LECCIÓN 346

LECCIÓN 346

“Hoy me envuelve la paz de Dios, y me olvido de todo excepto de Su Amor.”

Comentada por:
Oscar Gómez Díez

Los milagros corrigen todo lo que me impide recordar el Amor de Dios, una vez logrado, me envuelve la paz de Dios. El perdón me conduce a olvidarme de todo en este mundo y solo a recordar el Amor de Dios, a soltar el pasado y vivir un presente de paz y felicidad.
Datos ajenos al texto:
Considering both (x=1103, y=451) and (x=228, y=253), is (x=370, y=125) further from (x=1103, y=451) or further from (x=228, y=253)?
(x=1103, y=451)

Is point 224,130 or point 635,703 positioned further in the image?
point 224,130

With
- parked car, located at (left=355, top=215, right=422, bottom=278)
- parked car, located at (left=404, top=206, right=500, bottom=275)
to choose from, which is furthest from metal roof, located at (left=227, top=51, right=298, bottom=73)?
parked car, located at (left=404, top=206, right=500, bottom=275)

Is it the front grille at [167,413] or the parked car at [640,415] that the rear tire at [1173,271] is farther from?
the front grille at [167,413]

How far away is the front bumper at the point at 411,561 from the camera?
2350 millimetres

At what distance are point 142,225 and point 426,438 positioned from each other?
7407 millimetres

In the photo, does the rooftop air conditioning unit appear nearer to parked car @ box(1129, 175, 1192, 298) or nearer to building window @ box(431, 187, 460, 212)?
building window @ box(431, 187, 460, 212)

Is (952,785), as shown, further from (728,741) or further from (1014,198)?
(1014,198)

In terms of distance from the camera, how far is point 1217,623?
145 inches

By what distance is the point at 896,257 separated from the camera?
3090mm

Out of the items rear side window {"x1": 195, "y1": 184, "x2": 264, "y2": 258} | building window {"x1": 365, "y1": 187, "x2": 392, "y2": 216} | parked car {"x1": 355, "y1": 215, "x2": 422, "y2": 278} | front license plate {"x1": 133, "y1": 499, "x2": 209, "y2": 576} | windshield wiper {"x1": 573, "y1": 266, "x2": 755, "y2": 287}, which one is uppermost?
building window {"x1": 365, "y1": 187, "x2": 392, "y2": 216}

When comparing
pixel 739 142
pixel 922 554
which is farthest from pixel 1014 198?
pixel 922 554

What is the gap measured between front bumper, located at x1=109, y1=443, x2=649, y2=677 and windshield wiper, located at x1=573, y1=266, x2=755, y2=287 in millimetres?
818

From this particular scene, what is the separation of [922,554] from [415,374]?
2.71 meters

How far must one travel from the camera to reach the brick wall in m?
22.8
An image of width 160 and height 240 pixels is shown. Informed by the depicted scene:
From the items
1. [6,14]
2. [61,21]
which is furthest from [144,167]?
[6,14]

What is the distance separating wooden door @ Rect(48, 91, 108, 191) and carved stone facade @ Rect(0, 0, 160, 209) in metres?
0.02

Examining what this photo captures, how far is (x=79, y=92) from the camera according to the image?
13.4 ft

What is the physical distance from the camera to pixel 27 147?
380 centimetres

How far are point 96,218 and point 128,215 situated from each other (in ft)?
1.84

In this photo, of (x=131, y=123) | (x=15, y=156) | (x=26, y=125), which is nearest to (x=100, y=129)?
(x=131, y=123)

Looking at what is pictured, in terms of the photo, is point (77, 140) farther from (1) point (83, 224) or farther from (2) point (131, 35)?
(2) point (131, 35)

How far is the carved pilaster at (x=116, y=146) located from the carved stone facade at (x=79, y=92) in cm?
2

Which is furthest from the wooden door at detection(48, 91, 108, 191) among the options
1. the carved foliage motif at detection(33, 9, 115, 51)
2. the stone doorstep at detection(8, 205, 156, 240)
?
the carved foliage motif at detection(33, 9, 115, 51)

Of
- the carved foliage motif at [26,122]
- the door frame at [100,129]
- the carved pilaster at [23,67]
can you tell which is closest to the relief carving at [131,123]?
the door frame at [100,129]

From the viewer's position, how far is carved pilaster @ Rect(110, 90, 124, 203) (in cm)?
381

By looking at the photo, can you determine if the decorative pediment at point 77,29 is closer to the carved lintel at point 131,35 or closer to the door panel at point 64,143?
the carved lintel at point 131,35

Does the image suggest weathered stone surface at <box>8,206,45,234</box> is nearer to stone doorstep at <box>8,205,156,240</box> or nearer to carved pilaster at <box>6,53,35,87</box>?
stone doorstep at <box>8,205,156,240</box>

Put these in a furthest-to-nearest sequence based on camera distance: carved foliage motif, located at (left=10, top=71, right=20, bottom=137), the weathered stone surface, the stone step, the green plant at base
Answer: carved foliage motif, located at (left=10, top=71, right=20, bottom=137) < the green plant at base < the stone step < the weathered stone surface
La lección nos plantea un propósito, que para nosotros podría ser un verdadero desafío, se trata de pasar todo el día  pensando solo en el Amor de Dios, y olvidarme de todo lo demás que no sea Su Amor, mantener mi mente en una  consciencia plena del momento presente, haciendo a un lado al tiempo, y permitiendo que la eternidad inunde todo mi Ser. Permanecer en mi mente recta todo el día, y permitir que la paz de Dios me envuelva completamente.
Este es el propósito que Jesús  nos plantea para el día de hoy. Estamos dispuestos a cumplirlo? Dudaremos qué lo vamos a lograr? Si sentimos que fallamos por un momento, intentaremos perdonar y perseverar en  tener un día de total amor y total paz? Cada cual debe dar respuesta a lo largo del día si cumplió o no está meta, o que tanto la cumplió, y que le falta para perdonar y llegar al maravilloso momento  en que puedas decir, “lo logré!!” gracias Padre por tu Amor y Tu paz.

ORACIÓN DEL DIA:

“Padre, al despertar hoy los milagros corrigen mi percepción de todas las cosas. Y así comienza el día que voy a compartir Contigo tal como compartiré la eternidad, pues el tiempo se ha hecho a un lado hoy. No ando en pos de cosas temporales, por lo tanto, ni siquiera las veré. Lo que hoy busco trasciende todas las leyes del tiempo, así como las cosas que se perciben en él. Quiero olvidarme de todo excepto de Tu Amor. Quiero morar en Ti y no saber nada de ninguna otra ley que no sea Tu ley del amor. Quiero encontrar la paz que Tú creaste para Tu Hijo, y olvidarme, conforme contemplo Tu gloria y la mía, de todos los absurdos juguetes que fabriqué.”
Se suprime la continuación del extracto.